Beyond Volcker Rule: Dems Push Trading Limits for Banks

Paul VolckerFive Democratic senators today proposed to broadly limit proprietary trading, such as speculating in stocks commodities and derivatives, by the major banks that hold much of the federally-insured deposits of Americans.

The proposal, though, goes beyond the initial ‘Volcker rule’ concept by requiring “large, important nonbank” financial institutions to set aside capital and also follow strict limits on their speculative trading.

The so-called PROP (Protect our Recovery through Oversight of Proprietary) Trading Act “is intended to reduce high-risk speculation at our nation’s critical financial institutions, encouraging them instead to focus on lower-risk, client-oriented services,” the senators said in a statement.

It would bar banks and bank holding companies from “high risk speculation” involving any stock, bond, option, commodity, derivative, “or other security or financial instrument.” 

“Risky trading by a handful of major firms contributed to the collapse of the some of the largest financial firms in the world, hundreds of billions of dollars in losses to taxpayers, and the devastation of the entire world economy,” said Sen. Carl Levin, D-Michigan.

The bill’s chief sponsors are Levin and Sen. Jeff Merkley, D-Oregon. They are joined in support by Senators Ted Kaufman, D-Delaware; Sherrod Brown, D-Ohio; and Jeanne Shaheen, D-New Hampshire.

The bill also bars those entities from investing in or sponsoring a hedge fund or private equity fund.

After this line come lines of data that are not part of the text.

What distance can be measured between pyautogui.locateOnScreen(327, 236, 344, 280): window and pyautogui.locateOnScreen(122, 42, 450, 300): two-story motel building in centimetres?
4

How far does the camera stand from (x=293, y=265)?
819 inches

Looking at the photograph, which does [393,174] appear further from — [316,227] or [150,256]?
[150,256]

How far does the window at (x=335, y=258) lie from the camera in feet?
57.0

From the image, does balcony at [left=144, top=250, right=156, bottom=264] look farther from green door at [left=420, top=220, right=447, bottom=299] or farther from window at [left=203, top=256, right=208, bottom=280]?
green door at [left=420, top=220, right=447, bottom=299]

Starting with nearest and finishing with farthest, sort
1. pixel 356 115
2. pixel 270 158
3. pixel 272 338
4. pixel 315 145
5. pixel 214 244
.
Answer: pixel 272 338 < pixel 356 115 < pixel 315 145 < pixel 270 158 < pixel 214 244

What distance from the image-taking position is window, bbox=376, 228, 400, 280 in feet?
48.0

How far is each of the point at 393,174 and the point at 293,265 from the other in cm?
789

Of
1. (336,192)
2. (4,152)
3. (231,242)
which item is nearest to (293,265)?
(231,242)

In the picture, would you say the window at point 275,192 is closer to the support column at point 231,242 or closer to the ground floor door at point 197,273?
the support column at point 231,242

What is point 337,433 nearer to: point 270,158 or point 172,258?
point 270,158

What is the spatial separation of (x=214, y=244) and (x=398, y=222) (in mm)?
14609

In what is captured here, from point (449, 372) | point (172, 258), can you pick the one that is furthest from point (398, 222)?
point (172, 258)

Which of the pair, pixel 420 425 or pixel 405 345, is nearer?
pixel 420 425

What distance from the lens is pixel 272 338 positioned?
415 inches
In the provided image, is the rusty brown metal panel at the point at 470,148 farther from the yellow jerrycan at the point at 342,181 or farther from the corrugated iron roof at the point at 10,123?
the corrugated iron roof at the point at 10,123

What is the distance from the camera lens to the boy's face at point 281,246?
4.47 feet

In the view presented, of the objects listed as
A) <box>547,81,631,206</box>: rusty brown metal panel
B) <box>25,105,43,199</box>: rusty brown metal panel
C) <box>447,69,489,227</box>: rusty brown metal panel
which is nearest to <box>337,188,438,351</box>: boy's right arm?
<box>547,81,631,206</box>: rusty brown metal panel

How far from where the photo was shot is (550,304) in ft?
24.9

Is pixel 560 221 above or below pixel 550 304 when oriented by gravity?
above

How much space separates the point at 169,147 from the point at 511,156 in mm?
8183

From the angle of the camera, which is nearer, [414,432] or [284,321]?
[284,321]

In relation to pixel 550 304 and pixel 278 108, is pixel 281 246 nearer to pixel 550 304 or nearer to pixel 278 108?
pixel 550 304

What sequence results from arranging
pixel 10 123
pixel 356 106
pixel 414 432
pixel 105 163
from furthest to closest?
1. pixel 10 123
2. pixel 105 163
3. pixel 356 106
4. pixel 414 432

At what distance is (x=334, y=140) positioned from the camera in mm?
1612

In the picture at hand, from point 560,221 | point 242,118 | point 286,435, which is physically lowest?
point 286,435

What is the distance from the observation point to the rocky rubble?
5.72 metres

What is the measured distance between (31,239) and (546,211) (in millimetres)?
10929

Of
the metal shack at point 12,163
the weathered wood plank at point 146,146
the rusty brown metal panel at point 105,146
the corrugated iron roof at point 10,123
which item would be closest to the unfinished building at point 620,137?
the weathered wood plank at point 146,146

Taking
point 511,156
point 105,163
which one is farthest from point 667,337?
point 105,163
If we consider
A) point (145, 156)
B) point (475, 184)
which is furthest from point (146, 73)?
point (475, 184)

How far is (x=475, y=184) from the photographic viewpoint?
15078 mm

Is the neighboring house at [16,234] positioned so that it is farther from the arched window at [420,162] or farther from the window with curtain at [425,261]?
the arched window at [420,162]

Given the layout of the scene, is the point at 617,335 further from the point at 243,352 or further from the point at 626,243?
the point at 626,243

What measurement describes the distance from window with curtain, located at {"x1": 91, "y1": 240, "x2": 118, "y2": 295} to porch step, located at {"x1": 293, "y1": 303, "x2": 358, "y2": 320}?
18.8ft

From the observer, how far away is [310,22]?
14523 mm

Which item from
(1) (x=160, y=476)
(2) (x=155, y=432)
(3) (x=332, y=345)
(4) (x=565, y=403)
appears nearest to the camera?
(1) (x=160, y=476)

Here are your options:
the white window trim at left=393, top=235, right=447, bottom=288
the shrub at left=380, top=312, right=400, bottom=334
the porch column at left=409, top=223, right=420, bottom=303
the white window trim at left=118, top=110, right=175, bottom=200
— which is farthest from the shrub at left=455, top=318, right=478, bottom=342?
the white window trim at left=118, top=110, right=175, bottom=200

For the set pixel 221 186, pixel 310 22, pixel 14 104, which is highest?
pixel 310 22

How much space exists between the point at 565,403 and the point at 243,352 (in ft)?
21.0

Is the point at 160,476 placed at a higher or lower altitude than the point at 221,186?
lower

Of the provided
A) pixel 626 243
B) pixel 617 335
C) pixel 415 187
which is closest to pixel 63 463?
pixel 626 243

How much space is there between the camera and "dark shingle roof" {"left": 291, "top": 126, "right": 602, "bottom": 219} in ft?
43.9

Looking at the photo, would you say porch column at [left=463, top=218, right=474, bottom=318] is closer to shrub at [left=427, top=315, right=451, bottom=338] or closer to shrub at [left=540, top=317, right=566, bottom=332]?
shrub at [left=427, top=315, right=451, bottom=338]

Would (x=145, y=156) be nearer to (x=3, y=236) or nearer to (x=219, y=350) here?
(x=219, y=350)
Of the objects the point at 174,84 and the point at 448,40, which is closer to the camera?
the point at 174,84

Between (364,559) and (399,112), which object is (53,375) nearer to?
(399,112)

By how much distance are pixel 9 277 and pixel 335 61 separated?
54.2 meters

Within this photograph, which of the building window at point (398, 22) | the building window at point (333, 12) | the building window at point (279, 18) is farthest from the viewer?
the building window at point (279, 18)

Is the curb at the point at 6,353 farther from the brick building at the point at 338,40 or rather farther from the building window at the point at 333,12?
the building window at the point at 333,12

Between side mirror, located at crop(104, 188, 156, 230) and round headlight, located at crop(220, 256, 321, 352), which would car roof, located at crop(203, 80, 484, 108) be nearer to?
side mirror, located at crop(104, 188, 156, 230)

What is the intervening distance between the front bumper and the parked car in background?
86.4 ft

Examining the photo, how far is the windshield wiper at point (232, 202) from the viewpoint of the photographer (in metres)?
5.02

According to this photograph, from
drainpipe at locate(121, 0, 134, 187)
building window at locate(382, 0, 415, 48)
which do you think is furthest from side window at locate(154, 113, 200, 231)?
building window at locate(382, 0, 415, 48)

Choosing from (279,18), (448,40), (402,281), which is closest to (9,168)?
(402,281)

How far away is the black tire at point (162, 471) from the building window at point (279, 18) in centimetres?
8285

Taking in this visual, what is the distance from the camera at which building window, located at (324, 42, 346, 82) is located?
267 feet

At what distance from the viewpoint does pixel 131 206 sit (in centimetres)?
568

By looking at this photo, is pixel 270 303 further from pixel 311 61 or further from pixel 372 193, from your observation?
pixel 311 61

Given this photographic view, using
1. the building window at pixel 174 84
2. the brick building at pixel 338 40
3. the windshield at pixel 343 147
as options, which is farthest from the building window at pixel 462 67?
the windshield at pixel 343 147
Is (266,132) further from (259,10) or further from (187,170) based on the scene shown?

Since January, former Federal Reserve chairman Paul Volcker, a top economic advisor to President Obama, has been the chief proponent of separating big banks from their brokerage and investment divisions.

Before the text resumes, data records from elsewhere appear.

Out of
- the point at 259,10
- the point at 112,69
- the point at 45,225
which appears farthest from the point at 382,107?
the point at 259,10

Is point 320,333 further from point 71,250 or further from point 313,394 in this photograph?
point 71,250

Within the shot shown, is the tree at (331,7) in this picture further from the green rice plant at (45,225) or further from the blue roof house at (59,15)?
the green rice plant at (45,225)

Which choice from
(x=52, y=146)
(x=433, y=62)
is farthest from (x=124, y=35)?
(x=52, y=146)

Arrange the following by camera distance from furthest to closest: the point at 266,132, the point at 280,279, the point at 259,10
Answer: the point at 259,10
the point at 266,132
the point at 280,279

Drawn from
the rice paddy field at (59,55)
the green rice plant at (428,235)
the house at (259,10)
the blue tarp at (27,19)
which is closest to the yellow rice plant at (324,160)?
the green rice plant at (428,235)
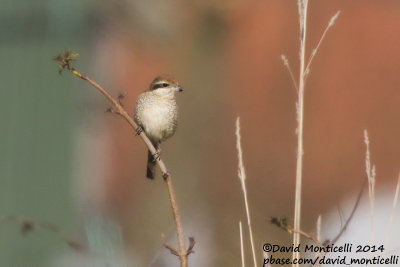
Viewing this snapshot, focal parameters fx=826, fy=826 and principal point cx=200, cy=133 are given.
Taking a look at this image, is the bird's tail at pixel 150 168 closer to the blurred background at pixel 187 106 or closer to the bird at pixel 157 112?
the bird at pixel 157 112

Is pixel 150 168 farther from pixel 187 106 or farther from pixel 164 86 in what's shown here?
pixel 187 106

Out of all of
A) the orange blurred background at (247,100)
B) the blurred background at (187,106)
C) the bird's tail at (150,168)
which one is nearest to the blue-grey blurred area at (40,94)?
the blurred background at (187,106)

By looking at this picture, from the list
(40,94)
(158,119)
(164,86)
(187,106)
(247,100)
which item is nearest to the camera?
(158,119)

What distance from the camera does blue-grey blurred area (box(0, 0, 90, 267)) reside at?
25.2 ft

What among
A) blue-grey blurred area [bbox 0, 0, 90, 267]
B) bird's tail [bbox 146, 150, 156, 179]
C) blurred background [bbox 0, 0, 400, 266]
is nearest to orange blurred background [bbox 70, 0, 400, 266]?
blurred background [bbox 0, 0, 400, 266]

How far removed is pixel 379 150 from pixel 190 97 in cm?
182

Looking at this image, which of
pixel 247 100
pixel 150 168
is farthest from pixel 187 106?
pixel 150 168

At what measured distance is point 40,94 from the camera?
26.8 ft

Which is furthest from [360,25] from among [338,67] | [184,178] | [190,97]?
[184,178]

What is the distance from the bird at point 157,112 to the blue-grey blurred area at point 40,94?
3.47m

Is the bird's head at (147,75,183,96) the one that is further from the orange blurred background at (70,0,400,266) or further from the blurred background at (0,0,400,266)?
the blurred background at (0,0,400,266)

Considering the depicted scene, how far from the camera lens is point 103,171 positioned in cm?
821

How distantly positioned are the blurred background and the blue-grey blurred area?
0.01 m

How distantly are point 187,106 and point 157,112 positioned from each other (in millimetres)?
3336
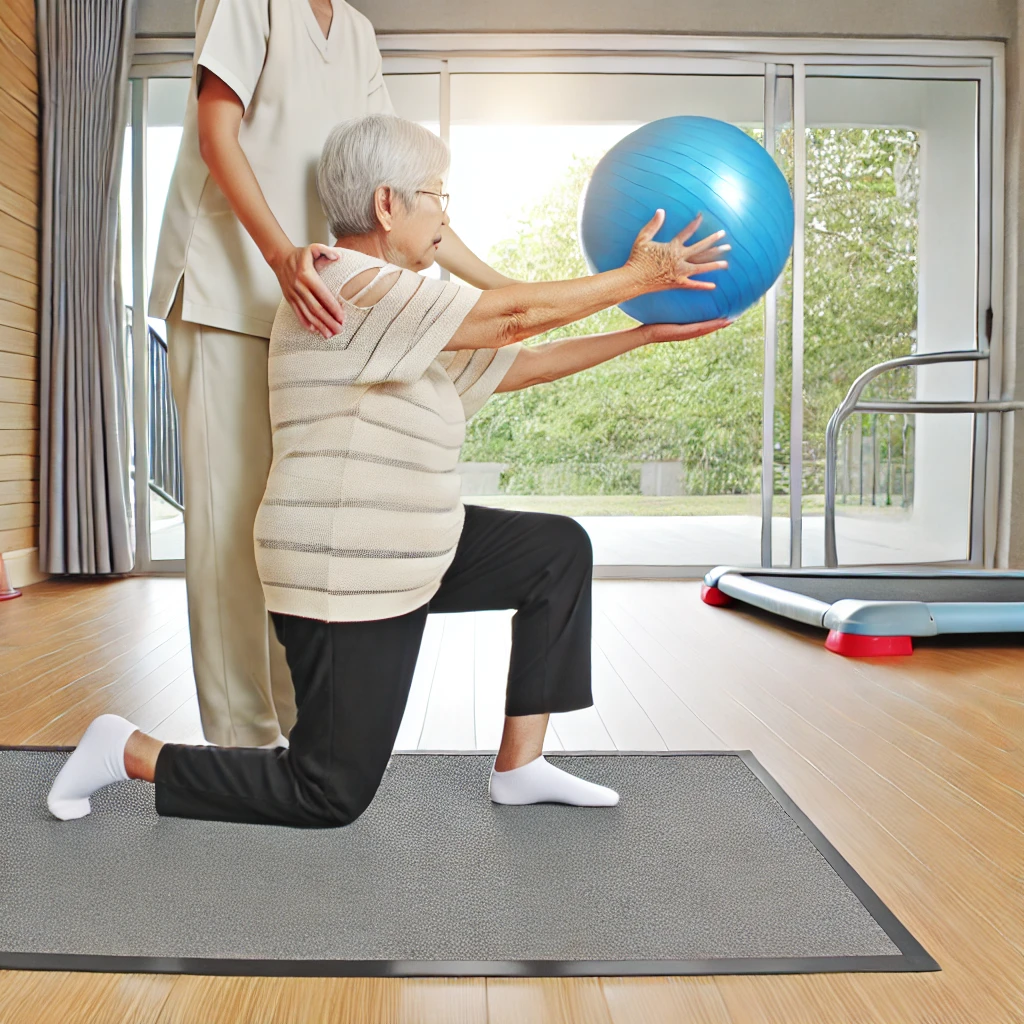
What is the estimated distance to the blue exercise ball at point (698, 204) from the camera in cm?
148

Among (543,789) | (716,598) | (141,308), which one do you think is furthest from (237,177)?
(141,308)

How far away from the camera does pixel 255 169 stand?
171 cm

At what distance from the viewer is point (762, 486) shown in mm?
4629

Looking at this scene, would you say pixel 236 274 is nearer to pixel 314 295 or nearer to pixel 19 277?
pixel 314 295

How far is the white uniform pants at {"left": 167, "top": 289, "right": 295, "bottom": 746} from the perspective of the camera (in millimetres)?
1726

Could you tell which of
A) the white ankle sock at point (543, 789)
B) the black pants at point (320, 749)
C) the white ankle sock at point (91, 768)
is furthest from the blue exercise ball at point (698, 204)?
the white ankle sock at point (91, 768)

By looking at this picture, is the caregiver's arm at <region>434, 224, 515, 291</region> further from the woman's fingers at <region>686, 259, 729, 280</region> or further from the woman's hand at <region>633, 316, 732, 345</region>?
the woman's fingers at <region>686, 259, 729, 280</region>

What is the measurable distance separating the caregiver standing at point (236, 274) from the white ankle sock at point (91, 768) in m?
0.27

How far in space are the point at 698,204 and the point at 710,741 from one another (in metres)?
1.08

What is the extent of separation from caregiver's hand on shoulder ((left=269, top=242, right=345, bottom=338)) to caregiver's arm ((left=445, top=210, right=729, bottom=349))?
168mm

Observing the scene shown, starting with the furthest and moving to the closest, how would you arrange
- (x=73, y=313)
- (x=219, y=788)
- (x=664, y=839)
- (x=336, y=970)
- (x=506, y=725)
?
(x=73, y=313)
(x=506, y=725)
(x=664, y=839)
(x=219, y=788)
(x=336, y=970)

Volcker and Obama both contend that proprietary trading by banks helped fuel the financial crisis that was the prelude to the deepest U.S. recession in decades.

Volcker has stated that legislation is needed to protect the federally-insured deposits of big bank customers. There are “virtually insolvable conflicts of interest” that major financial institutions form that cannot be fixed by the “so-called Chinese walls between different divisions of an institution,” Volcker wrote last month in an opinion piece for The New York Times.